Em Roma, ateliê mantém viva técnica de 'vidro soprado'

Por Alessandra Chini e Martino Iannone ROMA, 19 ABR (ANSA) - No coração de Roma, a poucos passos de Porta Pia, existe um lugar no qual o tempo parece suspenso. É o pequeno ateliê onde trabalham Maria Beatrice Cesari e Aldo Frasca. Um dos maiores diferenciais do local é que o casal mantém viva a longínqua tradição artesanal do restauro de objetos de vidro através da técnica de "vidro soprado", que molda objetos desse material a partir das chamas de um maçarico e do sopro da pessoa que está produzindo a peça.   


Na entrada da loja, um imponente lustre de cerca de três metros de altura e feito de pequenos prismas coloridos recebe os interessados e visitantes. "Aquele [lampadário] estava na sala do presidente do Banco da Itália [o equivalente ao Banco Central brasileiro] na década de 1960", conta Frasca.   

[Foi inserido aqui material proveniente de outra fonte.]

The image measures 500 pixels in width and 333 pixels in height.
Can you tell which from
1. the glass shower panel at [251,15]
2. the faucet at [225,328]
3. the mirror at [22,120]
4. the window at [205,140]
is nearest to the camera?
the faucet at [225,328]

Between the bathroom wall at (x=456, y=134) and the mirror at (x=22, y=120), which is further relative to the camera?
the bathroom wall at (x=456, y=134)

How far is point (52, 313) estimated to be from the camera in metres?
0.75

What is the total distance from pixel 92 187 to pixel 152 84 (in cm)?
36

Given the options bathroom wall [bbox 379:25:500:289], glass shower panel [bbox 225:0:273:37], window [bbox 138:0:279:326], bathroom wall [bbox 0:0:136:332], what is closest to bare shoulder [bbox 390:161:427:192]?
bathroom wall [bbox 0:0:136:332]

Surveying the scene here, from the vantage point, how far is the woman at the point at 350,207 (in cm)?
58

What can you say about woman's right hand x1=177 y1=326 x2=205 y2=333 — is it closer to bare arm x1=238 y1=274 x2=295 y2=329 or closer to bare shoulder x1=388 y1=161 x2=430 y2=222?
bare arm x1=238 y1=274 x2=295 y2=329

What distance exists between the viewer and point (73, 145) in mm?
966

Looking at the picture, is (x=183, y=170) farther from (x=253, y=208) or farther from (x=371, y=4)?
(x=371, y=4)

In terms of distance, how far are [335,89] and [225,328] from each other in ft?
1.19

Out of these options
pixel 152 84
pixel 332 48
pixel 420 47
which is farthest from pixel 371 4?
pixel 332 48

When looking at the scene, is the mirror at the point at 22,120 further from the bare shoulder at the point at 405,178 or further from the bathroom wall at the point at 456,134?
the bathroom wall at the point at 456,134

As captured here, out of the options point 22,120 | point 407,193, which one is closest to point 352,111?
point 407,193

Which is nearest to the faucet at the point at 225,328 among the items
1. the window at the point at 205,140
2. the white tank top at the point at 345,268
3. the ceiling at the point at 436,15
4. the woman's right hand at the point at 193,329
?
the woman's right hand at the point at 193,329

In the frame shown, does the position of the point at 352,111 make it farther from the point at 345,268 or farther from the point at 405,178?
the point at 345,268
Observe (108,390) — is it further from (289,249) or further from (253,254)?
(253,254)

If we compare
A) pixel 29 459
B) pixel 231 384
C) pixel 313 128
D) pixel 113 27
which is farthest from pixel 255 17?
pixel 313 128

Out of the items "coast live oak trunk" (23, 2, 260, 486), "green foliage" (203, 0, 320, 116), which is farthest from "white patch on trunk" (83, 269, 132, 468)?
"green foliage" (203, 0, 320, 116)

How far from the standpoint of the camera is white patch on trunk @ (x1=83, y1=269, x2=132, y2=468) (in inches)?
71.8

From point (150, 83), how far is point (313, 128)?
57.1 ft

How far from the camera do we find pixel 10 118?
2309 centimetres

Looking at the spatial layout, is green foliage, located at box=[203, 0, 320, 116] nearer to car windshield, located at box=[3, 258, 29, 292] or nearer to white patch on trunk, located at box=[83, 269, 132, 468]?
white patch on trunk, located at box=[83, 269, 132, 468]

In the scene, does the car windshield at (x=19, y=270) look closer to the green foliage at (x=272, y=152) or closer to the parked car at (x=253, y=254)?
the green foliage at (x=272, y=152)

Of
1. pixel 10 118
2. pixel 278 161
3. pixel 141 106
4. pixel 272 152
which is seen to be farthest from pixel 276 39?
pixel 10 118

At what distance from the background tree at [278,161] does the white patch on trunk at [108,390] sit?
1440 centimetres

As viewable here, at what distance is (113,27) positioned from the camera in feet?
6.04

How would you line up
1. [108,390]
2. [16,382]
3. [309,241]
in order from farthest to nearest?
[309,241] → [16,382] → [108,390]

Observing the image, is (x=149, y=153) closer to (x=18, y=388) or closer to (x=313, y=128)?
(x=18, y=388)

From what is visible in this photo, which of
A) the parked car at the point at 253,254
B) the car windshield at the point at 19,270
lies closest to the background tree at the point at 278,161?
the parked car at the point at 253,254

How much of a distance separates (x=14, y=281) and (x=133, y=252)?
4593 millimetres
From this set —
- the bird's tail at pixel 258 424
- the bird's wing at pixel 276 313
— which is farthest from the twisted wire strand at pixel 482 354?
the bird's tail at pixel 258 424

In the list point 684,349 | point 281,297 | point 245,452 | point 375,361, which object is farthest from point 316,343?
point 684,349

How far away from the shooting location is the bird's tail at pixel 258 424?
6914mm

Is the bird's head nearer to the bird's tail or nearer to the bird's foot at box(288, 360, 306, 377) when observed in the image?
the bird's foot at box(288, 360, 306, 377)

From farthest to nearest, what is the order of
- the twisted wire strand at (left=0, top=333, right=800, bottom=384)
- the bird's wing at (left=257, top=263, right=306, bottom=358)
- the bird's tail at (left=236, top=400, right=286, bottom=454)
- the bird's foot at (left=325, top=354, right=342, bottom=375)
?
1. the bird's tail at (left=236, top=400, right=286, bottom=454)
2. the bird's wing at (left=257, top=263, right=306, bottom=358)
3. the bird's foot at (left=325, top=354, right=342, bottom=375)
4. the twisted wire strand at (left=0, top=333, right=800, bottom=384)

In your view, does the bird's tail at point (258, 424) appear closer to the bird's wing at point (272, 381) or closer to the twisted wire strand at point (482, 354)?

No entanto, esta não é, de longe, a peça mais antiga do lugar, que abriga produtos até do século 16. Andando com cuidado pelas luminárias que foram produzidas no século 17 e pelas obras de art decò, depara-se finalmente ao laboratório onde Cesari sopra o vidro criando objetos simples ou elegantes. A técnica foi ensinada à italiana quando esta ainda era uma menina e foi cultivada por ela por mais de 40 anos. Segundo Cesari, a tradição é "altarese", ou seja, da pequena vila de Altare, na região da Ligúria, que foi muito influenciada pela arte dos vitrais dos Flandres e onde a italiana aprendeu a sua profissão. Deste momento em diante, uma das poucas mulheres a ser expert na técnica na Itália a levou para Roma.   


O trabalho, junto com o marido, já levou Cesari a São Petesburgo, na Rússia, para cuidar de um lustre veneziano do Palazzo del Duca Wladimir, no Museu de Hermitage. Mas não só isso, lampadários venezianos do Conselho de Estado italiano, os da mansão de Mafalda de Savoia e alguns de museus e residências particulares do país também já passaram pelas mãos do casal.   


Mais recentemente, por exemplo, os dois foram à cidade de Aquila, onde há sete anos, vários objetos de vidro e cristal foram destruídos por causa do grande terremoto que atingiu o município.   


Já sobre os últimos trabalhos pelos quais os dois ficaram responsáveis, Cesari diz com orgulho que um dos mais impressionantes foi uma "penteadeira do século 16 refeita com 2.110 folhas de vidro de diversas dimensões e que se encontra no museu de Pesaro". Outro trabalho que, para ela, merece destaque é um lampadário do século 18 da Pinacoteca do Palazzo Civico da cidade de Ascoli Piceno. "Na sala há um quadro de Tiziano [grande pintor do renascimento italiano], mas todos os turistas olham para cima para o nosso lustre", contou a italiana. O casal também trabalhou para cinema criando objetos para vários artistas e até para o cineasta Martin Scorcese. Já para o Centro de Pesquisas Nusicais de Roma (CRM), os italianos criaram uma enorme escultura de vidro que produz um belo som quando tocado.   


No entanto, a tradição deles corre risco de desaparecer, mesmo com tentativas de entrar em novos nichos de mercado, principalmente os de países estrangeiros. "O problema é que as instituições italianas estão cruas. Não estou interessado em salvar as artes decorativas. Acredito que tudo acabará indo para os Estados Unidos, mas talvez seja melhor assim", disse Frasca.